Healthcare institutions in Tennessee, Montana and Virginia win national award for cultivating a culture of humanism

Englewood Cliffs, NJ – March 21, 2017 – The Accreditation Council for Graduate Medical Education and Arnold P. Gold Foundation have awarded three institutions the second annual DeWitt (Bud) C. Baldwin, Jr. Award. The three winning institutions are Montana Family Medicine (Billings, MT), Vanderbilt University Medical Center (Nashville, TN) and Virginia Commonwealth University Health System (Richmond, VA). The awards were presented this month at the 2017 ACGME Annual Educational Conference.

The award recognizes institutions that excel in their ability to cultivate and promote an environment that emphasizes respectful, supportive, and collaborative medical education and care delivery. The awardees demonstrated the joint responsibility of health system and graduate medical education leadership to deliver high-quality healthcare while simultaneously supporting the personal and professional development of students and faculty.

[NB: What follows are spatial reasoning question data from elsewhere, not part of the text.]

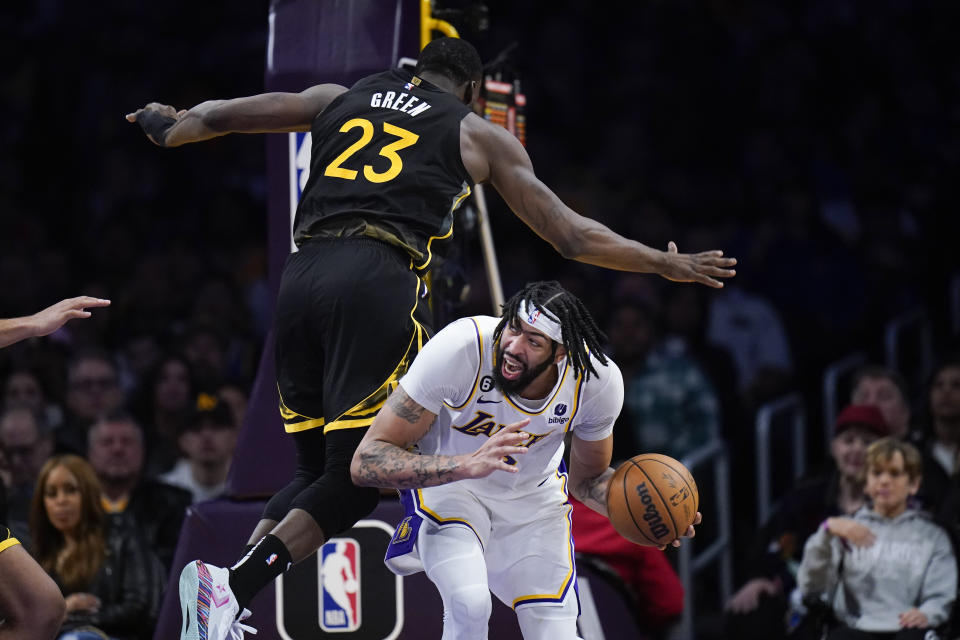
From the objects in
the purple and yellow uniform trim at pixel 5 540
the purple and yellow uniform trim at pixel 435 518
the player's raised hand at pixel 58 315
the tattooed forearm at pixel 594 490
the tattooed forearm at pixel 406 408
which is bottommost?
the purple and yellow uniform trim at pixel 5 540

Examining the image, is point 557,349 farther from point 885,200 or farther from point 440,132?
point 885,200

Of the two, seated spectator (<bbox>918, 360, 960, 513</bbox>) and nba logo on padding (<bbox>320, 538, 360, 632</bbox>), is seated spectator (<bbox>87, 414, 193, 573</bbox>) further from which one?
seated spectator (<bbox>918, 360, 960, 513</bbox>)

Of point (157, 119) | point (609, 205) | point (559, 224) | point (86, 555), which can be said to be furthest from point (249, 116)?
point (609, 205)

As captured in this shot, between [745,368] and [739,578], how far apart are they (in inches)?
60.6

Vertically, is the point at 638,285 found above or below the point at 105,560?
above

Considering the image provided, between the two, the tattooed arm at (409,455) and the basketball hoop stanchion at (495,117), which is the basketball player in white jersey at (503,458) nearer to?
the tattooed arm at (409,455)

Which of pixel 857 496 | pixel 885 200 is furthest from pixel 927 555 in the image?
pixel 885 200

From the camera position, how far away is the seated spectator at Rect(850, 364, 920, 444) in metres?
7.72

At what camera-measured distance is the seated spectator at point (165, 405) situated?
8617 millimetres

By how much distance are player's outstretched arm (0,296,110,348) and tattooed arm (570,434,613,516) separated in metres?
1.72

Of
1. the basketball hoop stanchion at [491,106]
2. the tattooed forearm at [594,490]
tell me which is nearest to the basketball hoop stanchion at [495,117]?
the basketball hoop stanchion at [491,106]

Of the 60 institutions invited to apply for this award, six were selected as finalists and participated in an on-site visit.  During the site-visit, each institution exhibited their humanistic culture through interviews with leadership, residents, nurses, administrative, technical, and other staff. The awardees demonstrated a shared commitment to exceed the accepted standards of care.

Saluting the winning institutions, Gold Foundation President and CEO Dr. Richard Levin said “Vanderbilt University Medical Center, Virginia Commonwealth University Health System, and Montana Family Medicine serve as examples of ideal learning environments, where a culture of humanism can be seen throughout. In turn, they train doctors who value and practice the same high, relational culture with their patients.”

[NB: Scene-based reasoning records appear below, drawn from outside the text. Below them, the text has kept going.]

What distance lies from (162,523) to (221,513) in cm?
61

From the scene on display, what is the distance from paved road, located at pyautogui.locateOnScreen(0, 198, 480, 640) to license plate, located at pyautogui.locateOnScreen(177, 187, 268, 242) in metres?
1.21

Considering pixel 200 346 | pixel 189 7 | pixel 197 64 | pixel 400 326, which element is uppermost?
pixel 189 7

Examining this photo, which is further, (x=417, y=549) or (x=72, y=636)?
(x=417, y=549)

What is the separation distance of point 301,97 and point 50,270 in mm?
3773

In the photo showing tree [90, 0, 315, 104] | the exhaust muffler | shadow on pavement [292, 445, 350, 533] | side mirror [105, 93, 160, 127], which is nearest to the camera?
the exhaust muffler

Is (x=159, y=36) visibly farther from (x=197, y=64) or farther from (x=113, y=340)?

In the coming months, each awardee will be featured on the Gold Foundation blog to highlight their practices for teaching compassionate, collaborative, and scientifically excellent practice, and strategies for promoting an overarching humanistic culture.  In so doing, the Foundation hopes to share and facilitate widespread adoption of replicable humanistic education and practice.

“This recognition of ‘the best’ is an antidote to what ails us and allows us to insist that the way we train residents is rooted in the values of compassionate, collaborative care,” Dr. Levin said.